Optimal Binning for Numerical Variables using Branch and Bound Algorithm

Performs supervised discretization of continuous numerical variables using a Branch and Bound-style approach. This algorithm optimally creates bins based on the relationship with a binary target variable, maximizing Information Value (IV) while optionally enforcing monotonicity in Weight of Evidence (WoE).

Usage

ob_numerical_bb(
  feature,
  target,
  min_bins = 3,
  max_bins = 5,
  bin_cutoff = 0.05,
  max_n_prebins = 20,
  is_monotonic = TRUE,
  convergence_threshold = 1e-06,
  max_iterations = 1000
)

Arguments

feature: A numeric vector representing the continuous predictor variable to be binned. NA values are handled by exclusion during the pre-binning phase.
target: An integer vector of binary outcomes (0/1) corresponding to each observation in feature. Must have the same length as feature.
min_bins: Integer. The minimum number of bins to produce. Must be \(\ge\) 2. Defaults to 3.
max_bins: Integer. The maximum number of bins to produce. Must be \(\ge\) min_bins. Defaults to 5.
bin_cutoff: Numeric. The minimum fraction of total observations required for a bin to be considered valid. Bins with frequency < bin_cutoff will be merged with neighbors. Value must be in (0, 1). Defaults to 0.05.
max_n_prebins: Integer. The number of initial quantiles to generate during the pre-binning phase. Higher values provide more granular starting points but increase computation time. Must be \(\ge\) min_bins. Defaults to 20.
is_monotonic: Logical. If TRUE, the algorithm enforces a strict monotonic relationship (increasing or decreasing) between the bin indices and their WoE values. This makes the variable more interpretable for linear models. Defaults to TRUE.
convergence_threshold: Numeric. The threshold for the change in total IV to determine convergence during the iterative merging process. Defaults to 1e-6.
max_iterations: Integer. Safety limit for the maximum number of merging iterations. Defaults to 1000.

Value

A list containing the binning results:

id: Integer vector of bin identifiers (1 to k).
bin: Character vector of bin labels in interval notation (e.g., "(0.5;1.2]").
woe: Numeric vector of Weight of Evidence for each bin.
iv: Numeric vector of Information Value contribution per bin.
count: Integer vector of total observations per bin.
count_pos: Integer vector of positive cases (target=1) per bin.
count_neg: Integer vector of negative cases (target=0) per bin.
cutpoints: Numeric vector of upper boundaries for the bins (excluding Inf).
converged: Logical indicating if the algorithm converged properly.
iterations: Integer count of iterations performed.
total_iv: The total Information Value of the binned variable.

Details

The algorithm proceeds in several distinct phases to ensure stability and optimality:

Pre-binning: The numerical feature is initially discretized into max_n_prebins using quantiles. This handles outliers and provides a granular starting point.
Rare Bin Management: Bins containing fewer observations than the threshold defined by bin_cutoff are iteratively merged with their nearest neighbors to ensure statistical robustness.
Monotonicity Enforcement (Optional): If is_monotonic = TRUE, the algorithm checks if the WoE trend is strictly increasing or decreasing. If not, it simulates merges in both directions to find the path that preserves the maximum possible Information Value while satisfying the monotonicity constraint.
Optimization Phase: The algorithm iteratively merges adjacent bins that have the lowest contribution to the total Information Value (IV). This process continues until the number of bins is reduced to max_bins or the change in IV falls below convergence_threshold.

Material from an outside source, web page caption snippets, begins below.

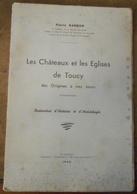 Les Châteaux Et Les Eglises De Toucy Des Origines à Nos Jours - Bourgogne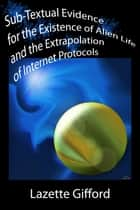 Sub-Textual Evidence for the Existence of Alien Life and the Extrapolation of Internet Protocols ebook by Lazette Gifford
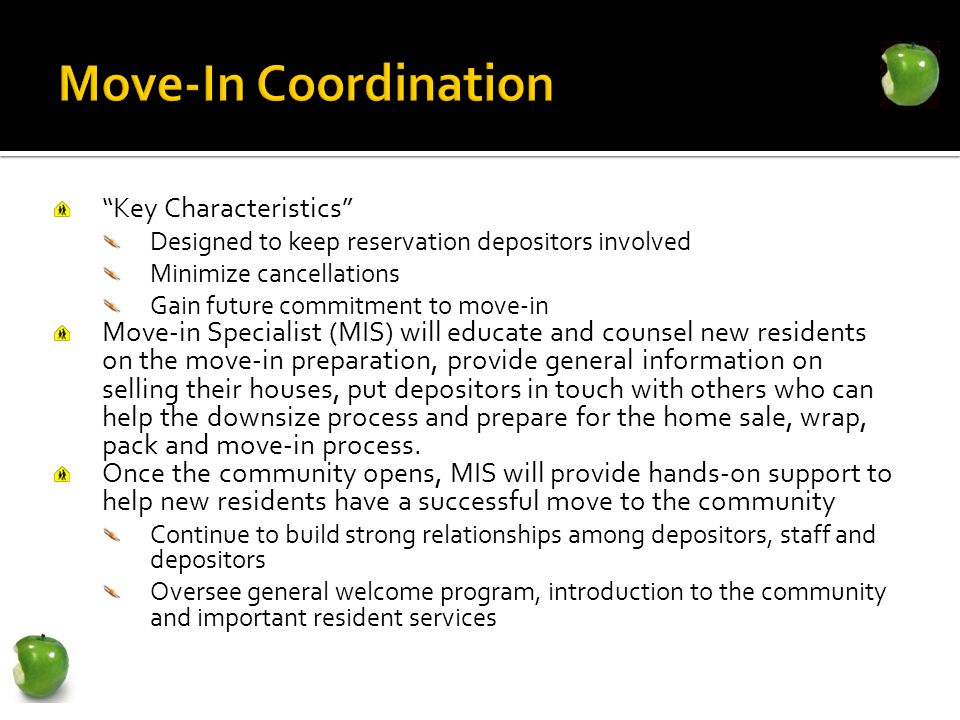 Key Characteristics Designed to keep reservation depositors involved Minimize cancellations Gain future commitment to move-in Move-in Specialist (MIS)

Information Value (IV) Interpretation:

\(< 0.02\): Not predictive
\(0.02 \text{ to } 0.1\): Weak predictive power
\(0.1 \text{ to } 0.3\): Medium predictive power
\(0.3 \text{ to } 0.5\): Strong predictive power
\(> 0.5\): Suspiciously high (check for leakage)

Examples

# Example: Binning a variable with a sigmoid relationship to target
set.seed(123)
n <- 1000
# Generate feature
feature <- rnorm(n)

# Generate target based on logistic probability
prob <- 1 / (1 + exp(-2 * feature))
target <- rbinom(n, 1, prob)

# Perform Optimal Binning
result <- ob_numerical_bb(feature, target,
  min_bins = 3,
  max_bins = 5,
  is_monotonic = TRUE
)

# Check results
print(data.frame(
  Bin = result$bin,
  Count = result$count,
  WoE = round(result$woe, 4),
  IV = round(result$iv, 4)
))
#>                    Bin Count     WoE     IV
#> 1     (-Inf;-1.622584]    50 -3.4487 0.3213
#> 2 (-1.622584;0.841413]   750 -0.3461 0.0882
#> 3  (0.841413;1.254752]   100  1.9167 0.2916
#> 4  (1.254752;1.676134]    50  3.5443 0.3473
#> 5      (1.676134;+Inf]    50  3.5443 0.3473

cat("Total IV:", result$total_iv, "\n")
#> Total IV: 1.395824